Selon vous, est-ce qu’entreprendre est la seule façon de changer sa vie ? 

On ne dit pas que l’entrepreneuriat est fait pour tout le monde. D’ailleurs, nous ne sommes pas là pour convertir qui que ce soit.

Il y a d’autres façons de s’épanouir. Ce qui compte, c’est de faire ses choix en conscience et pas en pilote automatique.

Mais, c’est vrai que pour nous l’entrepreneuriat est la voie qui offre la liberté maximale. Il n’y a pas de limites à part celles que tu t’imposes, et tu es libre de les bouger.

Vos offres s’adressent-elles à un type de business particulier (prestation de services, e-commerce, artisanat, etc.) ?

Nos programmes Deep et Ascension s’adressent à tous les types de business. Le but est d’apprendre à se connaître et d’oser se lancer peu importe le projet.

Pour notre accompagnement business, on intervient plutôt sur de la prestation de service, car c’est là qu’il a le plus de leviers pour décorreller le temps passé et le chiffre d’affaires. 

Quelles sont les différences entre vos différents programmes ?

Il sont construits de manière évolutive :

  • Deep : tu as la volonté de changer de vie professionnelle et de trouver sa voie pour vivre la vie qui te ressemble. Tu te demandes : Qui suis-je ? Qu’est-ce que j’aime ? Tu t’es un peu perdu, mais tu sais que tu ne veux plus ce que tu as actuellement ;
  • Ascension : tu as un projet de business, mais tu ne sais pas comment le lancer, Tu ne te demandes ce qu’il faut pour monter un projet viable de manière sereine et commencer à gagner sa vie.
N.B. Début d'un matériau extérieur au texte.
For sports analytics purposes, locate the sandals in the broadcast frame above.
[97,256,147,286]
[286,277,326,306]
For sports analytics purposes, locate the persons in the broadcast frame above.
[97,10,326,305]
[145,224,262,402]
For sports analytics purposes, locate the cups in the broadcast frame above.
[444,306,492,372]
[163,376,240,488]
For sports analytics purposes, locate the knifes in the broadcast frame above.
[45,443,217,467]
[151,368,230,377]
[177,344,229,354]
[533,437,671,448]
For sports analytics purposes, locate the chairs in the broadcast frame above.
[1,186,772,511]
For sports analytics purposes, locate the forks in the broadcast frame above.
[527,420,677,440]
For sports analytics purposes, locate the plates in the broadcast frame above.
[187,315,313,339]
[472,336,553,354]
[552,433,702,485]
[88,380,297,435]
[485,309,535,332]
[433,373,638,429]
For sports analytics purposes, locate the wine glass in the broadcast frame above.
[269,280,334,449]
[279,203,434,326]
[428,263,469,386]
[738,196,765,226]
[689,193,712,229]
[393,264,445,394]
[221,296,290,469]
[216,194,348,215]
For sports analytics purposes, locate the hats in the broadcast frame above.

Tu as besoin d’un cadre pour avancer ;
  • Accompagnement Business : tu as déjà un chiffre d’affaires qui tourne entre 3 et 10K,  mais tu as du mal à passer à la prochaine étape.

Faut-il suivre les trois programmes ?

Les offres se complètent en fonction de la maturité du projet, mais sont indépendantes.

Pour vous, c’est quoi pour vous être ambitieux ?

Aimeric : Savoir ses objectifs, et tout faire pour y aller. Ce n’est pas vouloir plus sans but derrière. Être ambitieux, c’est avoir un but et s’y tenir, et ne pas se trahir soi-même.

Laurie : Oser voir grand et malgré la peur, continuer à voir grand. C’est sortir de ce que l’on connaît, dépasser nos peurs, pour s’aligner de plus en plus avec ce que l’on a à l’intérieur de nous. Ce n’est pas une course sans fin pour avoir plus. 

Être ambitieux, c’est accepter de se mettre face à mes rêves même si ça fait peur !

Est-ce qu’être ambitieux signifie forcément vouloir gagner beaucoup d’argent ? L’ambition se traduit-elle forcément par un chiffre ?

Aimeric : L’argent est un outil dont on ne peut se défaire dans notre société capitaliste. Dans notre monde, la réalité c’est que l’on ne peut rien faire sans argent, même si on défend la plus belle des causes (écologie, santé, éducation, etc).

Laurie : Pour moi, l’ambition, c’est avoir une grande vision pour le monde grâce à son entreprise. 

Le but n’est pas de faire des millions juste pour le principe. Mais l’argent permet de donner vie à sa vision. Sans argent, on ne peut rien faire même si on a des intentions magnifiques. C’est un outil qui ouvre des possibilités. C’est aussi un moyen d’avoir plus d’impact.

En fait, la question est super difficile, car la réponse n’est pas oui ou non. En fait, tout dépend de la place que l’on donne à l’argent, et surtout ce que l’on en fait. En soi, l’argent n’est ni bien, ni mal. Il ne faut pas en vouloir peu juste à cause d’un blocage.

L’ambition ne se résume pas à l’argent, mais il y a un lien dans la mesure où il s’agit d’un moyen pour concrétiser sa vision. 

Le mot de la fin ?

Aimeric : La vision évolue en même temps que l’on fait tomber nos croyances, nos blocages et on arrive à voir de plus en plus grand. On ouvre des portes que l’on imagine même pas. L’ambition, c’est aussi arriver à bouger avec sa vision.

Laurie : Rien n’est écrit ou prédéfini à l’avance ! Il n’y a pas de norme. La réalité, c’est ce que tu choisis de faire. On a le pouvoir à 2000% sur nos vies et nos actions. Tout part de nos pensées et de nos croyances, c’est un travail hyper challengeant, mais à chaque fois tu te rapproches de qui tu es vraiment et tu te nettoies des conditionnements que tu as reçu. L’entrepreneuriat est un outil de développement personnel extraordinaire.